If you’re happy to move around quite quickly, 12-15 nights will allow you to explore historic Galle and the south coast; the gorgeous green heights of Kandy and the Hill Country; the World Heritage-packed Cultural Triangle; the vibrant sprawl of Colombo, and the magnificent beaches on the Northeast coast.
If you visit Sri Lanka you'll want to make sure you take some time to explore the whole island, but our favourite place is naturally by the beach. The Wild Coast Tented Lodge is a remote safari camp made up of luxurious, cocoon-like lodgings among the bushland on Sri Lanka’s southern coast. We love that the entire lodge was designed to have a minimal impact on the surrounding ecosystem - they use solar power to heat water and even their food waste is used for bio gas.
The train trip from Ella to Kandy in Sri Lanka, or the other way around, is considered to be one of the most beautiful train trips in the world. This train ride is seven hours long and takes you through stunning landscapes of green and lush tea plantations and mountain views.

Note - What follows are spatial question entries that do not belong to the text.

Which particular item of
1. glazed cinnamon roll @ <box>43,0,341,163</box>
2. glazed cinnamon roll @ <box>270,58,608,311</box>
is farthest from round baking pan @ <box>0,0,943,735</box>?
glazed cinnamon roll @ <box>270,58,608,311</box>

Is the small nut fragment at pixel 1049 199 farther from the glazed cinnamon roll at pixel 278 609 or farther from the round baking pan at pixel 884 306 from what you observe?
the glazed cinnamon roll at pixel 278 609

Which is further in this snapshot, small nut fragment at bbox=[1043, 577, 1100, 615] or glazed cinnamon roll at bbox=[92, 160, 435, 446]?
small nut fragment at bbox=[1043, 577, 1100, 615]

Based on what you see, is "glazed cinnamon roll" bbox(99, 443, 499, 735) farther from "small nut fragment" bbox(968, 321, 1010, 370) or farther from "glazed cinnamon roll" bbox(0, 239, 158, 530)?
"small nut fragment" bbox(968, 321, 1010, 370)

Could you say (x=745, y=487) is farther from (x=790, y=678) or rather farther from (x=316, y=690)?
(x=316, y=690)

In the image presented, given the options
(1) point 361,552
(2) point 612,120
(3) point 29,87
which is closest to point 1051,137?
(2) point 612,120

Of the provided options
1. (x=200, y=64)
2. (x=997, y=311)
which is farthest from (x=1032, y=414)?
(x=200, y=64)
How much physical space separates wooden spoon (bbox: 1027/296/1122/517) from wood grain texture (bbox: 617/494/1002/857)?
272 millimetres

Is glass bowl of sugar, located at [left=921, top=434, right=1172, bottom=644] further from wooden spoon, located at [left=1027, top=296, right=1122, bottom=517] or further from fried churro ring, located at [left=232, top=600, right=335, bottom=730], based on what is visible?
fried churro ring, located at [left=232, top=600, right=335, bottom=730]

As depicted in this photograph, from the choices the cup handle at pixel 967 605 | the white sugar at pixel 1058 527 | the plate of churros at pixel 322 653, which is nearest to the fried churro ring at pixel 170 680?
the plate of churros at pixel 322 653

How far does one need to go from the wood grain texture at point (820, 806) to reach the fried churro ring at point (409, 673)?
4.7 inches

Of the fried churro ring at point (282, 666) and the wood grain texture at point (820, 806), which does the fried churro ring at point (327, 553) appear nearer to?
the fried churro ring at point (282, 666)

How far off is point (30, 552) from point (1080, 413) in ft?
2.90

In both geography and spirit, just about as far from a drizzly British winter as you can get. French Polynesia is made up of 100-odd little islands in the South Pacific Ocean, the best-known of them Tahiti and Bora Bora. They are out of this world. Castaway fantasy, ringed by reefs; the water unbelievable shades of turquoise blue; the hibiscus flowers Gauguin bright; everything bright and light and hyper-real.
Over-the-top indulgence has become French Polynesia’s – or more specifically Bora Bora’s – signature, and often overshadows what the rest of the country has to offer. Resorts on the ‘Pearl of the Pacific’ are a honeymooner’s dream, with private overwater bungalows and spectacular views of the island’s iconic, square-topped peak. But if this isn’t your cup of coconut water, don’t let that dissuade you from visiting French Polynesia. There are plenty of small, family-run lodgings offer a closer-to-the-culture experience.
There may be no better way to feel the culture as a visitor than to stay at one of the many family-operated Tahitian B&B's, or 'pensions'. Fare pea iti pension is a small intimate boutique hotel with 5 lagoon-side bungalows in North of Tahaa Island with views across the sparkling sea.
If you're in the area, you'd be mad not to check out the surf at Teahupoo. One of the world's most famous surf breaks, Teahupoo has become important in international surf competitions which attracts the top surfers in the world.